++++ Extracted data
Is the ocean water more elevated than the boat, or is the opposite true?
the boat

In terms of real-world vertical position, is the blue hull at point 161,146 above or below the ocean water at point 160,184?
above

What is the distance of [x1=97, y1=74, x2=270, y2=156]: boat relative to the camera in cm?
++++++++
++++ Extracted data
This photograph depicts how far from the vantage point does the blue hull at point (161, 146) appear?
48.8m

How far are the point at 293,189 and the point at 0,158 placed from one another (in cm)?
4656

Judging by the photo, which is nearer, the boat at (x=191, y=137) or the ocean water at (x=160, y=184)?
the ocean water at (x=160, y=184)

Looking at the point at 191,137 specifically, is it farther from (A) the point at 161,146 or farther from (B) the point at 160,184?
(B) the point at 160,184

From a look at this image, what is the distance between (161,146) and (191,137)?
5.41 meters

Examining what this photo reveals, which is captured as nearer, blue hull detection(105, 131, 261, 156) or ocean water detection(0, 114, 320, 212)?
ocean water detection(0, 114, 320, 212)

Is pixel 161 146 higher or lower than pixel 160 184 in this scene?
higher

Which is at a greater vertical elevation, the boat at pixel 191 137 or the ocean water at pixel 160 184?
++++++++
++++ Extracted data
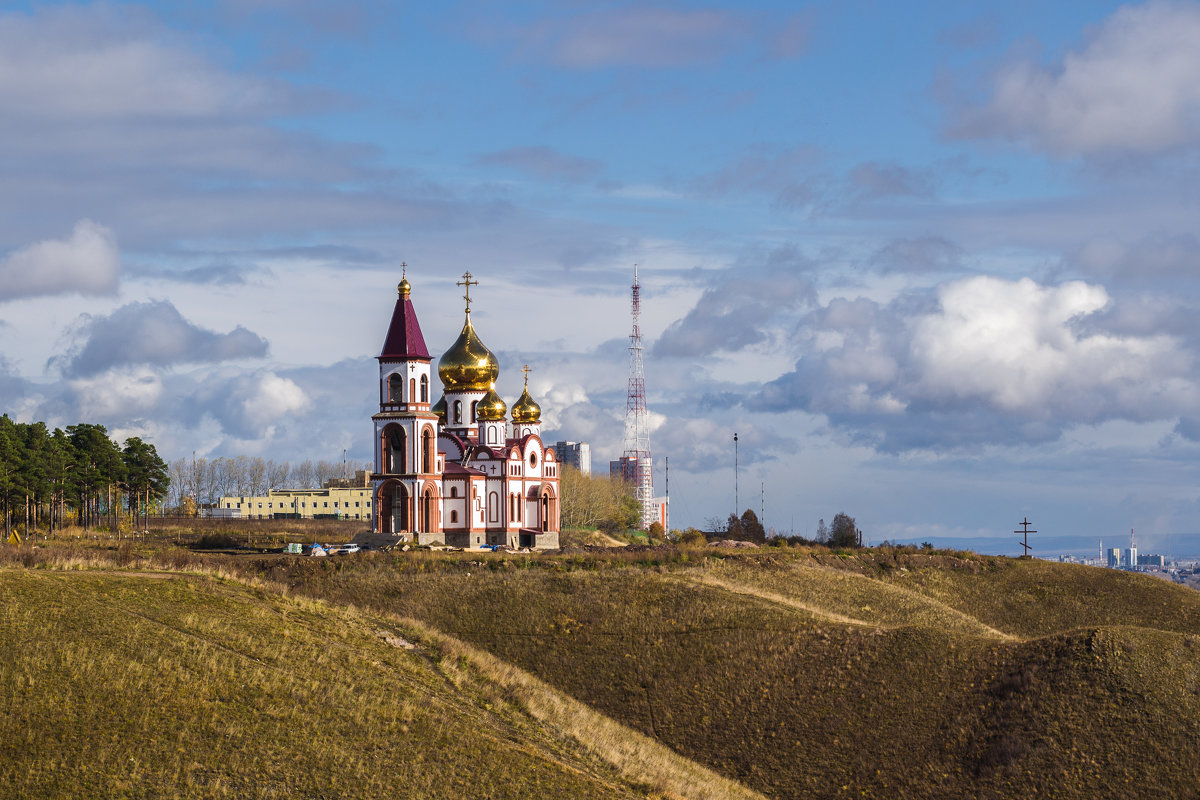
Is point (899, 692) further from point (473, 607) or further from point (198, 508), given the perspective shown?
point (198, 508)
++++++++
Given instruction: Copy out the records starting at the line that contains "In terms of" and ending after the line that contains "What is the distance of", reproducing each line word for word.

Result of this task:
In terms of real-world vertical position, is the blue hull at point 161,146 above or below the ocean water at point 160,184?
above

What is the distance of [x1=97, y1=74, x2=270, y2=156]: boat relative to the camera in cm?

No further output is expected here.